With this article, we would like to take the reader on a journey into the world of molecular medicine as it has evolved over the past decades, enabled by advances in genomics. These findings advanced both the development of prognostic parameters and the evolvement of therapy strategies. In this manuscript, we will present haematopoietic diseases as a prime example of this progress because they are relevant not only for their frequency but also for the evident diagnostic and therapeutic progress. The growing understanding of the underlying pathophysiology originates from the cellular pathology as it was described by, e.g., Rudolf Virchow (1821-1902). The identification of specific genomic changes in haematological malignancies and solid tumour diseases provided us with very sensitive tools for diagnostics and prediction of prognosis. Thus, it paved the way for individualized or personalized therapy.
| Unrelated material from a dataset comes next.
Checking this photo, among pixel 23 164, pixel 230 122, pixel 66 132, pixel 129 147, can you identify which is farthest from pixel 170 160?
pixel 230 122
In particular, the rapid development of sequencing techniques for the human genome using Next Generation Sequencing (NGS) has contributed to this progress. Recently, artificial intelligence provided us with the tools to analyze the complex interactions of genomic alterations, course of the disease, and further factors of as yet unknown significance. With all these indisputable improvements, we should not neglect the holistic treatment mandate of personalized therapy, i.e., therapy appropriate to the individual. In this context, the treating physician should address relevant co-morbidities, the psychosocial embedding of the patient and his desire for treatment.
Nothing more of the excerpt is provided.